Les écrits du Fondateur. 400 pages qui redéfinissent l'humanité.
Dès le début, j'ai remarqué qu'il y avait quelque chose d'étrange dans leurs yeux. Une lueur nouvelle, aux reflets glacés, qui paraissaient les mettre dans la confidence. À l'intérieur du stand d'exposition, nous avancions avec mon ami entre les vitrines de la marque, même s'il ne fallait pas dire marque : il fallait dire groupe. Une de ces hôtesses aux yeux gelés me l'avait annoncé, à l'entrée, avant de préciser la raison de leur présence ici : l'association, en pleine expansion, installait l'une de ses antennes dans notre ville. Des travaux avaient d'ailleurs commencé dans un grand hôtel, à l'abandon depuis plusieurs années : bientôt, il s'appellerait Astel.
Nous approchâmes une cabine circulaire, où une seconde hôtesse, vêtue de gris chromé, nous proposa d'essayer leur nouveau catalogue. Ici par hasard, je haussai les épaules, mais voilà qu'à présent mon ami se défilait et insistait pour que je suive l'hôtesse dans la cabine. Cela nous donnerait des idées pour le travail, arguait-il en me laissant disparaître derrière le rideau.
Dans la pénombre, j'observai celle qui se prénommait Ruby : elle s'affairait à débrancher et rebrancher des objets sur une chaise ronde, et quand elle revint vers moi, elle me demanda si j'étais familier avec le catalogue d'Astel et leurs organes sans fil. Je secouai la tête, ce à quoi elle réagit d'un profond soupir, en posant la main sur son cœur, une attitude pleine de pitié quant à mon passé et pleine d'espoir quant à mon avenir. Et alors qu'elle s'apprêtait à changer ma vie, une hôtesse pénétra la cabine et m'observa avec déférence : toutes deux bavardèrent, leurs bouches s'ouvrirent, mais aucun son ne parvint à mes oreilles. Quand nous fûmes à nouveau seuls, Ruby m'expliqua ce dont il était question.
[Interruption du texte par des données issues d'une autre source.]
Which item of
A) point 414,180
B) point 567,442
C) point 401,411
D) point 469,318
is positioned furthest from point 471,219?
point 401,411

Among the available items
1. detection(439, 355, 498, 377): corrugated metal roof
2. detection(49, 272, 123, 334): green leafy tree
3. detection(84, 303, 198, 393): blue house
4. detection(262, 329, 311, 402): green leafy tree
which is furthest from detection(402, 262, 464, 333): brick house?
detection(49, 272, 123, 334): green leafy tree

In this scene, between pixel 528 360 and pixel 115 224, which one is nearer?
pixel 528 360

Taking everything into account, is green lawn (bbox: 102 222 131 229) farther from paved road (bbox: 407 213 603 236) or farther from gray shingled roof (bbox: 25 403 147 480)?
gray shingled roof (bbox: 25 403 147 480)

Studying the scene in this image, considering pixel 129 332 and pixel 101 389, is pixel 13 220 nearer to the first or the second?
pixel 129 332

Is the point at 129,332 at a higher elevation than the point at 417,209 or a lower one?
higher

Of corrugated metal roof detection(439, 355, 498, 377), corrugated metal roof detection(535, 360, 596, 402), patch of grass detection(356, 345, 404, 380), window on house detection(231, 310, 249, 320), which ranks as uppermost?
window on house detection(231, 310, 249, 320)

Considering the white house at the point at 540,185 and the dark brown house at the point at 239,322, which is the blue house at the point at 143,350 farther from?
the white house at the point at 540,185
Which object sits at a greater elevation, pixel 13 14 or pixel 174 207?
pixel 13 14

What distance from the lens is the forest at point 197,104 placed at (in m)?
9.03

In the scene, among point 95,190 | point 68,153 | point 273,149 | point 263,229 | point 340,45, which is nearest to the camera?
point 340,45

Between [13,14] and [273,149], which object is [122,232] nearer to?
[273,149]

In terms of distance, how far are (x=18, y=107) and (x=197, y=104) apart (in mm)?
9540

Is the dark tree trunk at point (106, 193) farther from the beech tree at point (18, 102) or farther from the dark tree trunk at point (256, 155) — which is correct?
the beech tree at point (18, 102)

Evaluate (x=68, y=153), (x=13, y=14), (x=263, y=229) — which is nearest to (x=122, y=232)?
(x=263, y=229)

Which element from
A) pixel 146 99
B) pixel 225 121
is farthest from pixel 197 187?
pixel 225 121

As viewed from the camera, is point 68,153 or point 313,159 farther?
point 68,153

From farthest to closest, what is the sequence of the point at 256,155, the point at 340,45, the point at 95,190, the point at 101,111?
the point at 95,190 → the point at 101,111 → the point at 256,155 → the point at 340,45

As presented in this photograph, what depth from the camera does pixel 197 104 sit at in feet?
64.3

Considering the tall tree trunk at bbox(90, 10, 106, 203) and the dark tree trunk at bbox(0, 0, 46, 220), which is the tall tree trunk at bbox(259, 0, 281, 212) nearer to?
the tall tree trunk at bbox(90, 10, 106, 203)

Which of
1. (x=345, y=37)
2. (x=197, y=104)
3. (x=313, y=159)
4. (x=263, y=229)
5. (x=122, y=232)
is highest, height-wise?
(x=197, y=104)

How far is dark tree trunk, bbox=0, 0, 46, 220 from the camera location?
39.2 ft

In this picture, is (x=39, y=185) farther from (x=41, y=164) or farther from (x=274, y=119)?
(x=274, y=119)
Avec Astel, me dit-elle, nos organes se détachaient de notre corps pour devenir portables et rechargeables. Curieusement, elle parlait d'Astel à la troisième personne du singulier, et à ce stade, je ne savais pas si c'était une marque, un groupe ou une personne, mais Ruby prit ma main dans la sienne. Elle lança un court spot de promotion, où il était stipulé qu'Astel avait eu l'idée de s'inspirer des aides auditives pour créer un dispositif auriculaire : en intégrant un système de recharge miniaturisée et une interface neurale, il avait créé une oreille sans fil qu'il s'était lui-même implantée. Guettant ma réaction, Ruby posa main sur son lobe et me fit le caresser : « vous voyez », me murmura-t-elle. « Moi aussi, j'ai une oreille sans fil ».
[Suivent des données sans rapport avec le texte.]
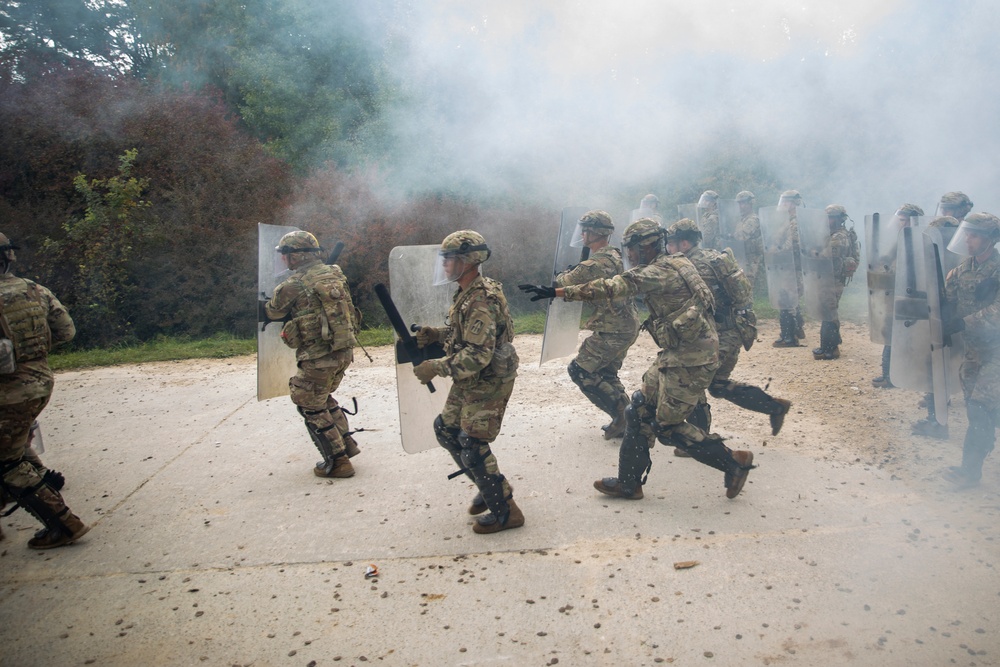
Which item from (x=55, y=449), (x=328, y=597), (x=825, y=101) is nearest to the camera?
(x=328, y=597)

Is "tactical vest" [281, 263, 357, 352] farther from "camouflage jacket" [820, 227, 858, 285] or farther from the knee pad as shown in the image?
"camouflage jacket" [820, 227, 858, 285]

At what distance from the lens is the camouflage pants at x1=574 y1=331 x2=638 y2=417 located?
5078 millimetres

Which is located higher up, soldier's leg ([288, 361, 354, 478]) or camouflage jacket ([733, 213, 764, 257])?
camouflage jacket ([733, 213, 764, 257])

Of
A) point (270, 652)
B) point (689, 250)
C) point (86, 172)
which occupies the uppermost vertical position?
point (86, 172)

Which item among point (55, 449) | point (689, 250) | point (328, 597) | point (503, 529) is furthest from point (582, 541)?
point (55, 449)

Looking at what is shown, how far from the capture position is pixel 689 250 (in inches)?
191

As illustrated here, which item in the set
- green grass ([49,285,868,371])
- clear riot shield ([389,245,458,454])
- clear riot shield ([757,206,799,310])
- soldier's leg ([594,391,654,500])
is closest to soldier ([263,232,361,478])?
clear riot shield ([389,245,458,454])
Le film continua, projeté sur le mur crème. Ensuite, Astel avait conçu des yeux sans fil, inspirés des implants rétiniens, et dans les deux cas, il ne s’agissait pas uniquement de permettre aux sourds ou aux malvoyants de voir et d’entendre ; il s’agissait de voir et d’entendre ce qu’Astel donnait à voir et entendre. Ruby, qui tenait toujours ma main dans la sienne, me demanda si je comprenais ce que cela voulait dire, en enfonçant ses yeux dans les miens. Je fis la moue, signe que je n’en étais pas sûr. Mais je réalisai que pour elle, c’était moi, dorénavant, le sourd et le mal voyant.
À la fin du film, j'allais ressortir de la pièce, quand la seconde hôtesse revint et me barra le passage. À nouveau, les femmes parlèrent, toutes deux jeunes, lisses et étranges, à quelques centimètres de moi, avec leur béret chromé et leurs yeux diaphanes – et je compris pourquoi je ne les entendais pas. Parce que je n'avais pas l'oreille numérique, je ne pouvais entendre leurs paroles numériques. Tout un monde se déroulait devant moi, mais sans moi, sur un autre signal, à travers une autre onde. Et cela, de toute évidence, faisait rire les hôtesses, de leurs regards provocateurs qu'elles m'adressaient en se mordant les lèvres : comme s'il fallait que je cède, pour accéder à leur monde.
Pendant que l'autre hôtesse ouvrait des placards, satisfaite d'avoir réussi une vente, Ruby se reconnecta à ma fréquence. Elle m'expliqua qu'elle avait été entièrement remplacée : en tant que cobaye, elle avait d'abord reconnu que c'était mieux, d'avoir les yeux de la machine. Puis que c'était mieux, d'avoir le nez de la machine. Puis que c'était mieux d'avoir sa langue. Puis... Ruby s'arrêta. La vidéo que j'avais vue n'évoquait pas encore tout. Elle me confia, en exclusivité, que la plupart des phénomènes, que la plupart des stimuli, allaient désormais être transformés numériquement : certains goûts, certaines nourritures, seraient numériquement modifiés, et pour pouvoir en profiter, il faudrait avoir une langue sans fil. Ce serait pareil pour certains sons ; ce serait pareil pour certains corps. Ce qui apparaissait actuellement comme une option serait bientôt indispensable pour ne pas se retrouver coupé de la nouvelle fréquence du système. C'était la beauté de cette technologie : elle diviserait le monde en deux et se rendrait indispensable pour l'autre moitié. Et, selon Ruby, je ne devais pas perdre mon temps.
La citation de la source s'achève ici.